### SELECTED EXTRACT

The chemical structures of chitosan and its citronellal grafted schiff base were verified by Fourier Transform Infrared Spectroscopy (FT-IR; Shimadzu—8400 S, Japan) and Nuclear Magnetic Resonance Spectrometer (1HNMR; JEOL 500 MH, Japan). The thermal properties were inspected under nitrogen atmosphere by Thermal Gravimetric Analyzer (TGA; Shimadzu-50, Japan), while the temperature was raised up to 800 C. The surface morphology of the developed materials was examined using a Scanning Electron Microscope (SEM; Joel JSM 6360LA, Japan). Before SEM observation, all samples were fixed on aluminum stubs and vacuum coated with gold. Besides, the specific surface area of the developed materials was measured by Bruner–Emmett–Teller method (BET—Beckman coulter SA3100).

Determination of ion exchange capacity

The ion exchange capacity (IEC) of both chitosan (Ch) and amphiphilic chitosan-g-citronellal schiff base (Ch-Cit) derivatives were determined according to the reported method with a slight modification13. In brief, the tested sample was soaked at room temperature in 0.1 M H2SO4 solution for 2 h. The mixture was filtered and titrated against NaOH solution, while the ion exchange capacity (IEC) was calculated according to the following equation:

$$ {\text{IEC}}\,({\text{m}}_{{{\text{eq}}}} /{\text{g}}) = \frac{{\left( {{\text{V}}_{2} - {\text{V}}_{1} } \right){\text{N}}}}{{\text{W}}}, $$
(2)

where V2 and V1 are the volumes of NaOH required for completion the neutralization of H2SO4 in the absence and presence of tested sample, respectively, while N and W are the normality of NaOH and weight of tested sample.

######

§ **REQUIRED ACTIONS**
1 – List every analytical instrument or method that the chitosan characterization excerpt names, each with the abbreviation it is given.
2 – Render the opening of the listing below as a JSON list of strings, one string per line. Begin at the first line of the listing and stop after the line that contains "0;442;142;512".

### TASK MATERIAL

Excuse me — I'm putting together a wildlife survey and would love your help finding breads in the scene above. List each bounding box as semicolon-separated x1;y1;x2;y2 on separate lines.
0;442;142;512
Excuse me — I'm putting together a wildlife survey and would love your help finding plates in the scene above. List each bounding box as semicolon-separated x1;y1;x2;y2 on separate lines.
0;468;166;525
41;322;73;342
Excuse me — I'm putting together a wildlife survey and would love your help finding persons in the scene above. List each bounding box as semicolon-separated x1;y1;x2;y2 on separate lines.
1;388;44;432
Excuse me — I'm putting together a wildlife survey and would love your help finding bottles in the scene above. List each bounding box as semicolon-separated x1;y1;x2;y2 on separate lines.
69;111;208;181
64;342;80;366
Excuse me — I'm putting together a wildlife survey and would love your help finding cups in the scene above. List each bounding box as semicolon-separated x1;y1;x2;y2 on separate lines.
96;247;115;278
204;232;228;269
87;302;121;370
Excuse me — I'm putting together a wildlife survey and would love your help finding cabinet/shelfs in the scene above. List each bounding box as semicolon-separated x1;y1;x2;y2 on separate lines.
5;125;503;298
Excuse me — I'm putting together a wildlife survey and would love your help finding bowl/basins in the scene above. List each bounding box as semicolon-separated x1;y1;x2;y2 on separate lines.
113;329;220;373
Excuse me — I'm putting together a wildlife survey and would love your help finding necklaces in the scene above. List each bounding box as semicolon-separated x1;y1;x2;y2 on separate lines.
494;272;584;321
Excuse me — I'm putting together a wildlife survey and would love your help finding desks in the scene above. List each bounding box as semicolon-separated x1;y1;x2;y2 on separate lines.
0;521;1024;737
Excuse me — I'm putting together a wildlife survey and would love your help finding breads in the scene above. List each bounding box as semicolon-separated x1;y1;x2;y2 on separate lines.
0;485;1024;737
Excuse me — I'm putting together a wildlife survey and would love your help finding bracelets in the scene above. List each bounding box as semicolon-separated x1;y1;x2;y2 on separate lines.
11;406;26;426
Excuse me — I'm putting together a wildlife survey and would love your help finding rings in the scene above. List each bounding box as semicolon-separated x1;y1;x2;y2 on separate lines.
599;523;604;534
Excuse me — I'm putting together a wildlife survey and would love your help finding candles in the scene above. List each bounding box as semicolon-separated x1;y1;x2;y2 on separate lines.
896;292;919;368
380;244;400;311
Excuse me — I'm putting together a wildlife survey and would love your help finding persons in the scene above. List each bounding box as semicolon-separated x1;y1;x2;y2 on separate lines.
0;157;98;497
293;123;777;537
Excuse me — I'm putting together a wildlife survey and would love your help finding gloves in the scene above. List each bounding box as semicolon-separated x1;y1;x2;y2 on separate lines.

######

§ **SOLUTIONS TO THE TASKS**
1 –
- Fourier Transform Infrared Spectroscopy (FT-IR)
- Nuclear Magnetic Resonance Spectrometer (1HNMR)
- Thermal Gravimetric Analyzer (TGA)
- Scanning Electron Microscope (SEM)
- Bruner–Emmett–Teller method (BET)

2 –
[
  "Excuse me — I'm putting together a wildlife survey and would love your help finding breads in the scene above. List each bounding box as semicolon-separated x1;y1;x2;y2 on separate lines.",
  "0;442;142;512"
]